The striking religiosity, moral decency, and national unity that emerged in the wake of the attacks simply shattered both the context and the content of the hard right's critique of our nation.

In terms of context, it became impossible--as Pat Robertson and Jerry Falwell discovered--to continue under wartime conditions to offer the bitter polemic against American cultural drift and moral decline that for years has been the bread and butter of many conservative Christian commentators.

In terms of content, the stirring response of most Americans to the challenges faced by our nation made it harder to sustain the charge that the United States has become a moral wasteland. While there are many moral problems we continue to face as a nation, our response has been a reassuring affirmation of continuing moral strength.

Sept. 11 focused attention on Islam and reshaped our understanding of religious diversity.

In the process of learning about our attackers, an interesting trajectory developed. At first, everyone from the president on down attempted to declare that Islamic fundamentalism was an aberration from what in its essence is a religion of peace. But the next stage of analysis revealed that, in fact, a large portion of the Islamic world--for a variety of discernible historical reasons--has never made the painful yet necessary accommodation to political and religious pluralism that the majority of Christian groups have undergone over the last century or more.

Further, the existence of a very strong "jihad" strand within Muslim tradition has been, after more examination, impossible to deny.
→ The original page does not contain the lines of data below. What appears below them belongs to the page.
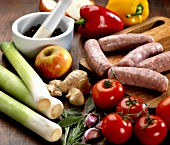 Vegetables, sausages, apples, herbs, ginger and peppercorns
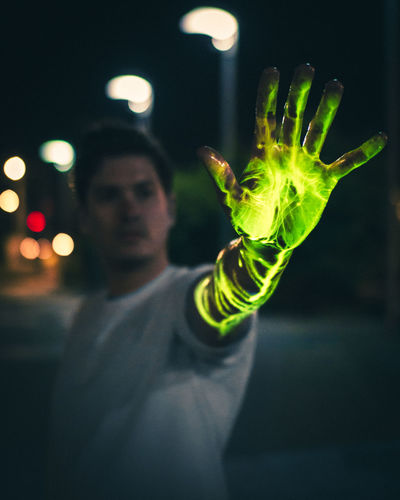 Young Man Showing Green Glowing Hand At Night
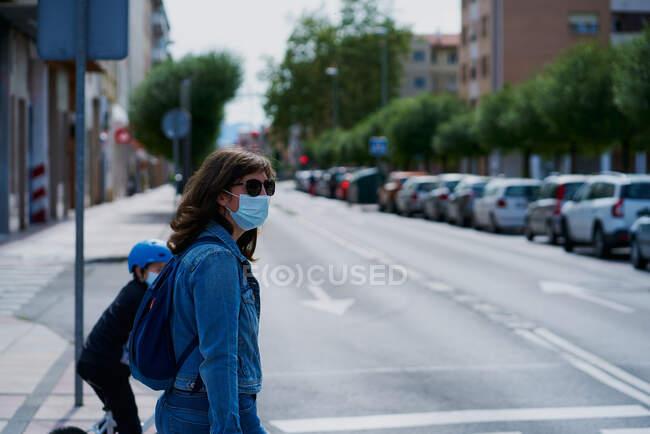 Mulher do outro lado da rua com uma máscara e óculos de sol — Fotografia de Stock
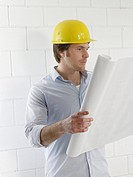 Man is reading construction plans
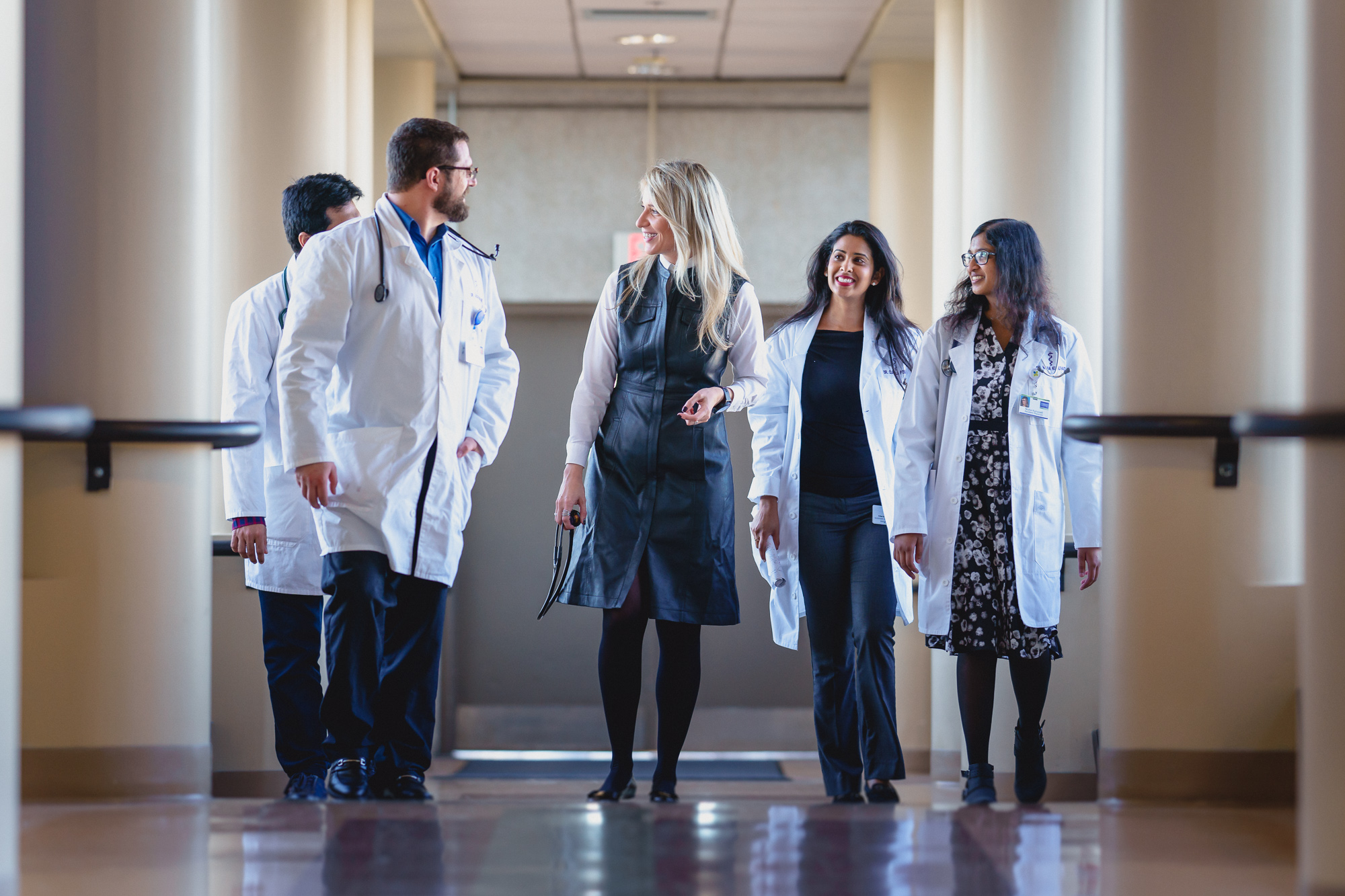 Internal medicine faculty member walking with residents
All of this has made it harder to sustain the weak form of universalist ecumenism so prevalent in some circles--the idea that all religions are equally valid alternatives paths to God, and all are "true." The content of what people believe really does matter, and that content is not "equivalent" in all religions or even within particular religions.

Efforts to tighten the explicit connection between religion and American politics have been set back, while, paradoxically, the frequency of religious references in public rhetoric has increased.

Thoughtful Americans have been horrified at the clearly disastrous impact of Islamic fundamentalism's marriage of religion and politics. Americans who tend toward a Christian theocratic vision of politics have never been more marginalized. More specifically, the president's faith-based initiative likely will be weakened beyond recognition or will fail altogether, at least that part of it that he cannot get through via executive orders.

Yet at the same time, in the immediate aftermath of the crisis, the essential religiosity of the American people has never been more obvious. "God bless America" was everywhere, as were references to God, prayer, the Bible, and faith in the speeches of the president and many other leaders. A close reading of these speeches reveals that efforts are being made to be as inclusive as possible with religious references, but no one will soon label ours a secular nation. We are not France or Sweden, and will not be anytime soon.

The events of 9/11 have revealed the weakening of both the just war tradition and historic pacifism at the leadership level of American Christianity.

The defense of just war criteria were not very visible after 9/11. Many Catholic and Protestant religious leaders opposed military action by the United States, but surprisingly few offered a recognizable brand of pacifism to do so. Instead, what surfaced was a kind of limp handwringing ethic that serves neither church nor state very well.